◆ WHAT YOU NEED TO DO ◆
Could you pick up the forum thread about the old Revell Martin P6M Seamaster kit and keep it going from its final line?

◆ SUPPLIED TEXT ◆

>>>

# Martin P6M seamater



## starlord (Mar 30, 2011)

I was checking my old stack of models I have to build and I found a old model, it's a Revell Martin P6M seamaster, the number on the box is H 244 and I think it's a old model, from around 1970 or so. Anyone ever build this model?


----------



## djnick66 (May 2, 2008)

It's a very old kit. I have one built. The model came out in the 50s when the Sea Master was a prototype. The kit has been reissued a few times, once in the mid 80s and again in the 90s. 

Here is a photo of it on top of my book case, before the cat destroyed them all last month...










The small model is basic but builds ok. The raised detailing is pretty heavy and crude and you could do a better job by sanding the whole plane smooth.


----------



## starlord (Mar 30, 2011)

djnick66 said:


> It's a very old kit. I have one built. The model came out in the 50s when the Sea Master was a prototype. The kit has been reissued a few times, once in the mid 80s and again in the 90s.

<<<

◆ PROVIDED DATA ◆

>>>

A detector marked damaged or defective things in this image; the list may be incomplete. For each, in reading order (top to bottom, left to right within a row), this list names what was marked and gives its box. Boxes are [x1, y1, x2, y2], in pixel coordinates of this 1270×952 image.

<<<

◆ REPLY ◆
> 
> Here is a photo of it on top of my book case, before the cat destroyed them all last month...
> 
> ...


thanks for the info, I've had this model for a long time, found it a hobby shop back in the 70's. I've never looked in it, so it's all new to me.


----------



## AZbuilder (Jul 16, 1999)

*Seamaster*

I built this kit back in the mid to late sixties. I remember it well.

AZbuilder
John

*Let Your Imagination Soar*


----------



## Whiteraven_2001 (Apr 12, 2008)

Wonder if it'll be reissued through the SSP. I was surprised to see they reissued a Renwal molding, the self-propelled howitzer.


----------



## djnick66 (May 2, 2008)

Revell reissued it around 1998 in at least one SSP run.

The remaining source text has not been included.